** Opening Page text block **

However, is this a typical path? Today I'd guess many build "sites" using
Tumblr, Blogger, or Wordpress before picking up development skills. Even those
stumbling through Rails or the like can drop in Twitter Bootstrap with little
fanfare and have a pretty decent looking first effort.

------
amackera
News flash! Successful people are just like everybody else. Zuckerberg was not
born a hacker wizard.

------
yread
Originally found on Hacker news:

<https://news.ycombinator.com/item?id=5486014>

------
Nursie
Hmm... so many thoughts.

Mainly though - Here is the legacy of everything remembered forever. Anyone
that gets big or rich or famous from now onwards will have had some sort of
footprint on the web, and people will find it.

The big question is whether we start judging people harshly based on this (as
we do with politicians already) or if we as a society can finally mature, move
on, and allow people to have a past.

------
jiggy2011
With the exception of the banner it's quite a usable website.

A lot of websites in the late 90s looked like this, Web 2.0 huge buttons was
not a thing yet (neither was CSS for the most part) and a huge background
image would have taken days to load.

------
Goranek
Am I the only one who thinks this isn't embarrassing at all? Title is
retarded.

** Closing Page text block **

Required action A:
Write out the forum thread from "The big question" through "a usable website.".
Required action B:
Pick up the forum thread after its last comment and continue it.
The records that come next are separate material and are unrelated to the forum thread.

** Opening Provided data block **

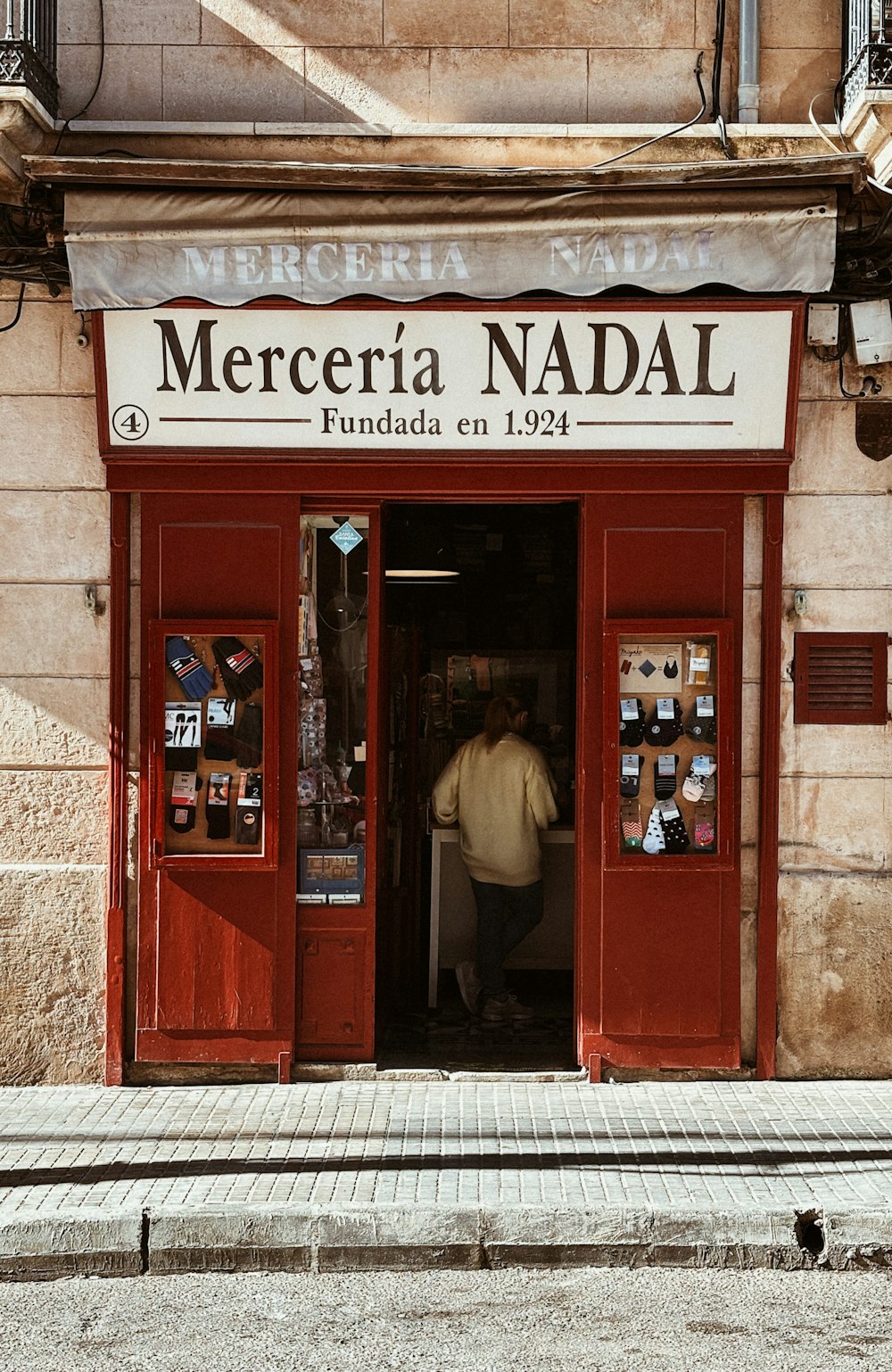 a man standing in the doorway of a store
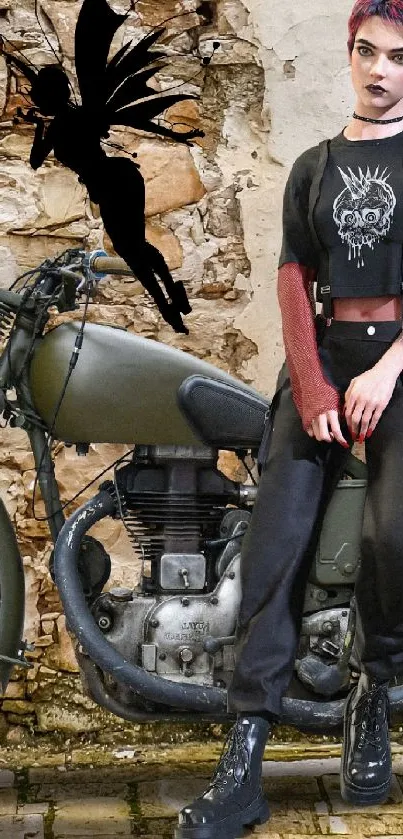 Person with fairy wings sits on vintage motorcycle against brick wall.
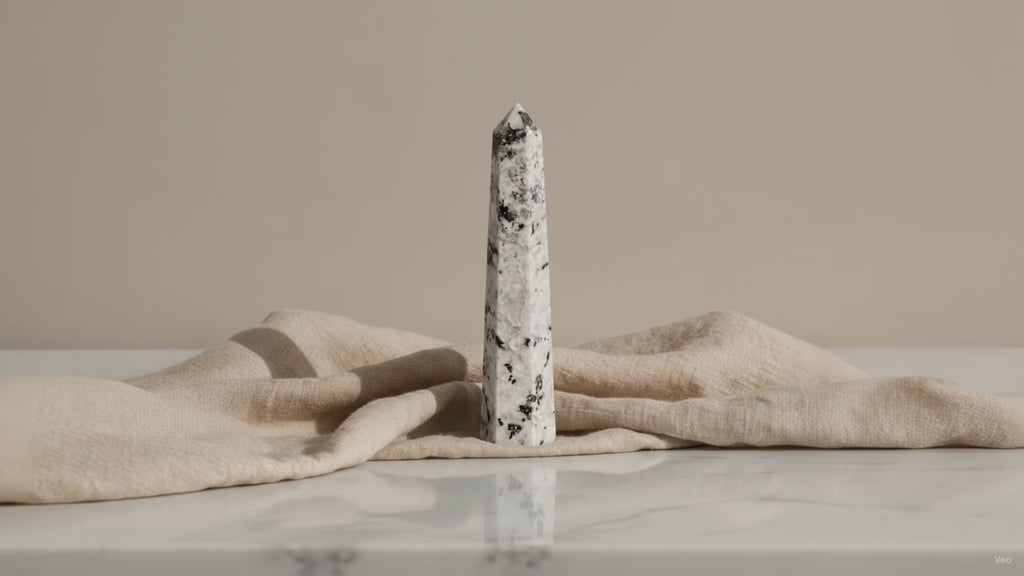 Rainbow moonstone crystal obelisk point on linen, slow zoom in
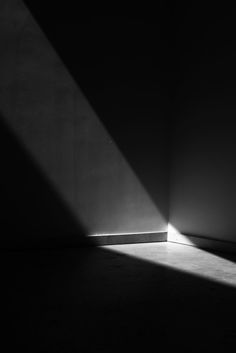 a black and white photo of an empty room with light coming in from the window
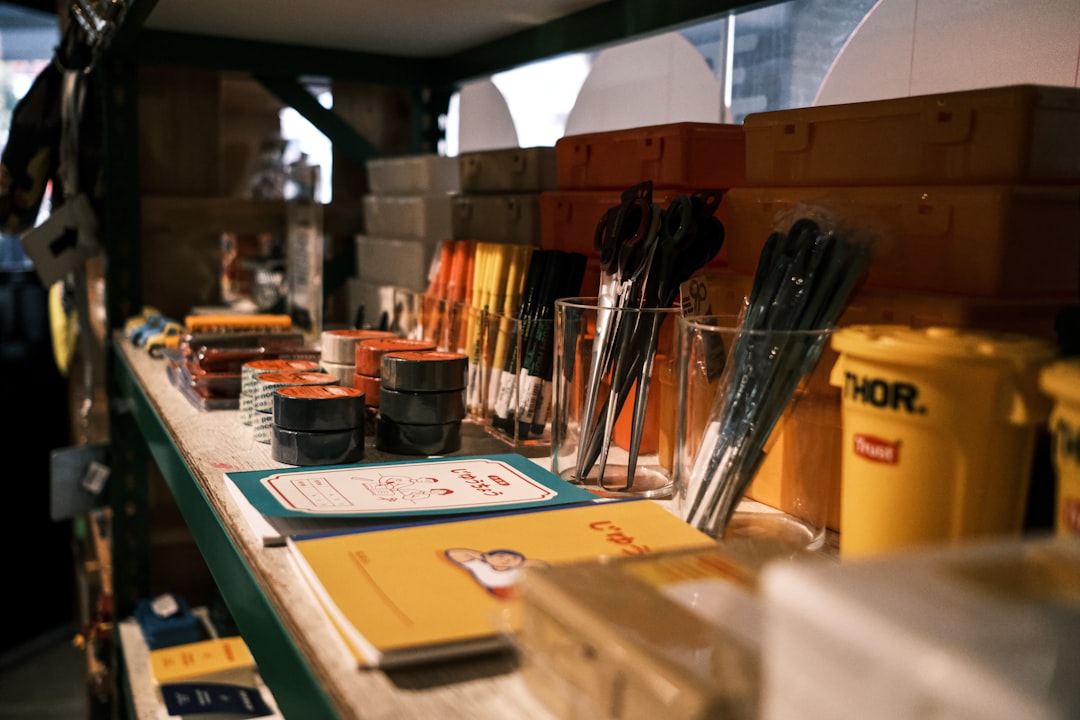 A shelf in a store displaying various stationery items, including pencils, pens, scissors in cups, notebooks, yellow storage boxes, and other colorful office supplies neatly arranged.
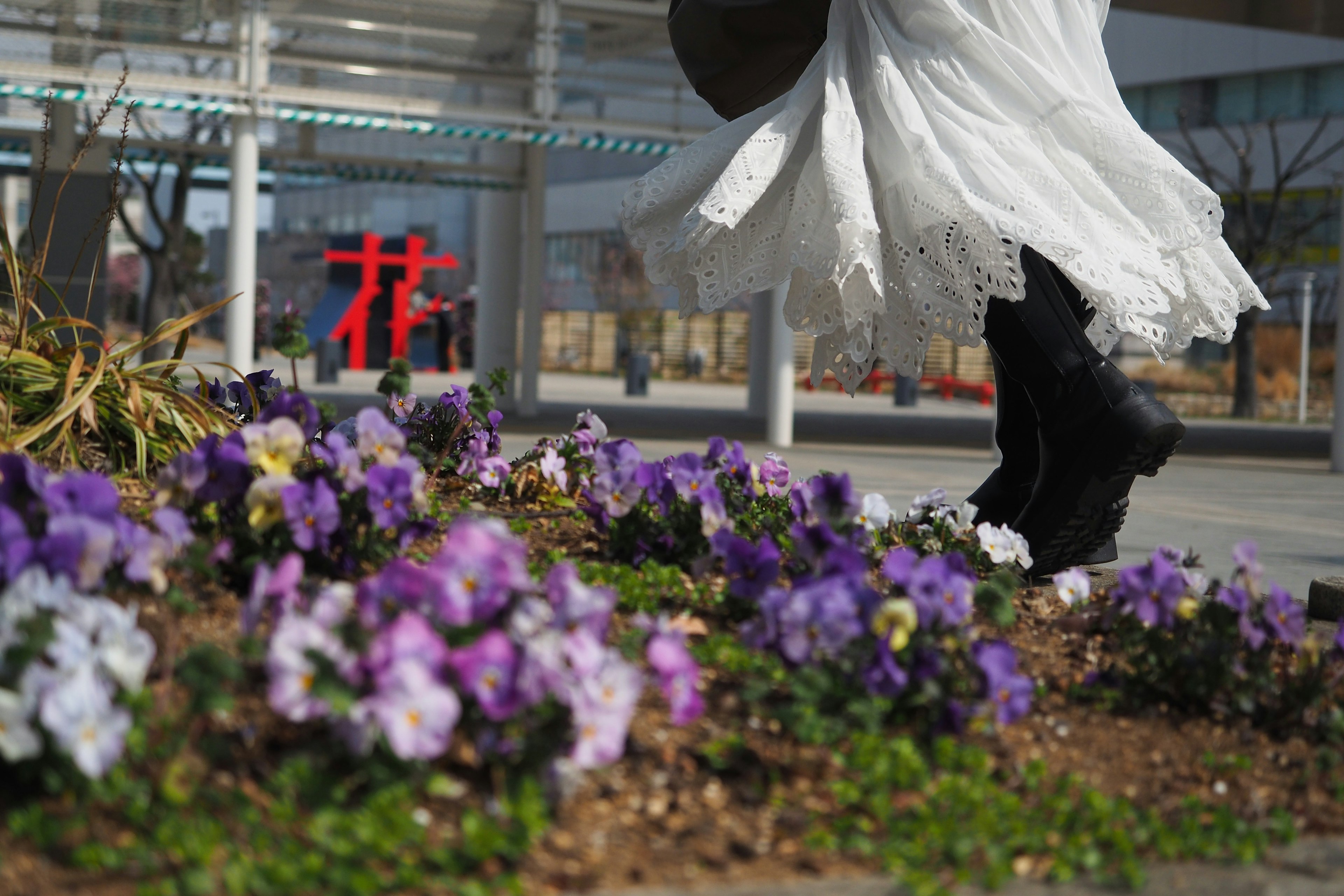 Une personne en robe blanche marchant devant des fleurs violettes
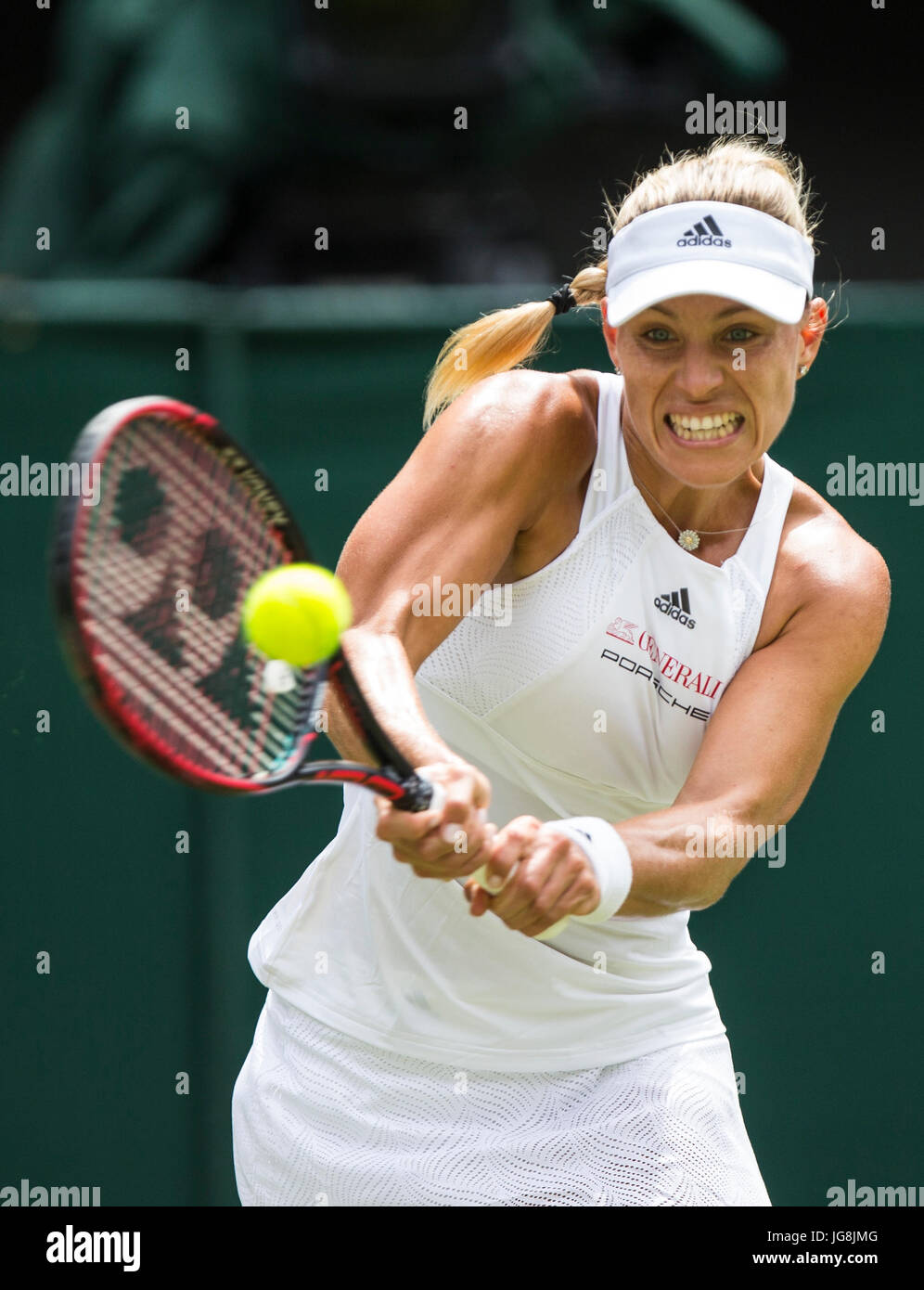 London, Britain. 4th July, 2017. Angelique Kerber of Germany hits a return during the women's singles first round match against Irina Falconi of the United States at the Championship Wimbledon 2017 in London, Britain, on July 4, 2017. Kerber won 2-0. Credit: Jin Yu/Xinhua/Alamy Live News Stock Photo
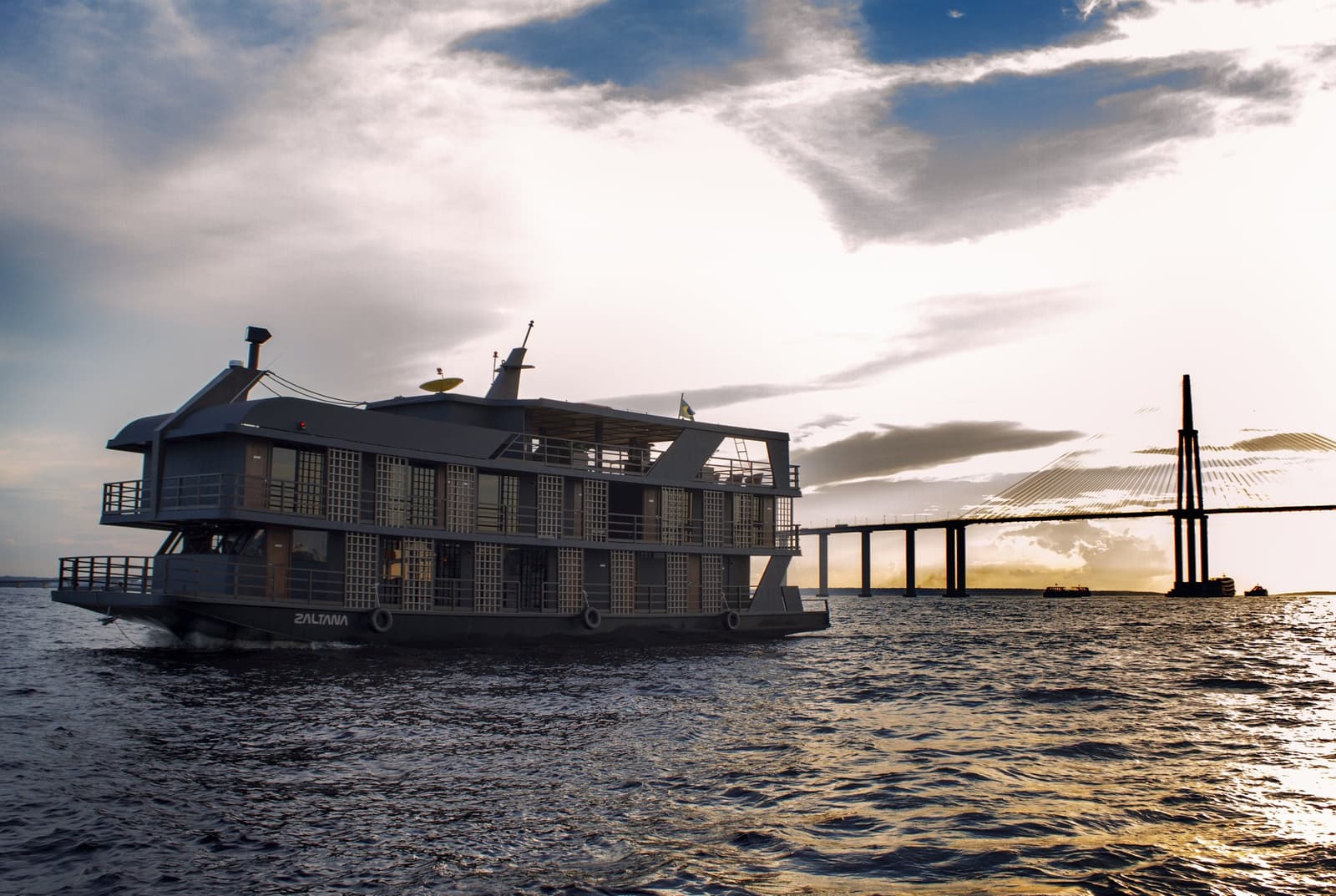 Manaus receding behind her — the Zaltana and open water ahead. The Zaltana riverboat setting out on a luxury Amazon cruise in Brazil, with a cable-stayed bridge silhouetted against a dramatic sunset sky on the broad Rio Negro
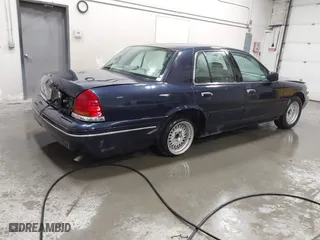 2000 Ford Crown Victoria with VIN 2FAFP73W1YX129365, listed as a IAAI auction lot 41865917 with 102,957 mi miles. Bid and sale history available at carsss.com. Image 4.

** Closing Provided data block **

Response box A:
The big question is whether we start judging people harshly based on this (as
we do with politicians already) or if we as a society can finally mature, move
on, and allow people to have a past.

------
jiggy2011
With the exception of the banner it's quite a usable website.

Response box B:
People are forgetting that technology 15 years ago wasn't like today. Oh and
he was a kid. To me this site is cool, and it brings good memories of old web.

------
kalterstern
And I bet that almost none of the companies who've just posted in the _Who's
Hiring?_ thread would have hired a young Mr. Zuckerberg on the basis of his
coding chops (let alone his personality) either.

------
nemrow
Who do you think I should report bugs to for this site? Do you think
Themarke51@aol.com still goes to Mr. Zuck? I found a few IE8 bugs.... :)

------
smackfu
A few years earlier, and the only copy of this stuff would have been on a 3.5"
floppy.

------
altcognito
I miss Brendan Eich's satire homepage. Brendan is on here. Whatever happened
to that?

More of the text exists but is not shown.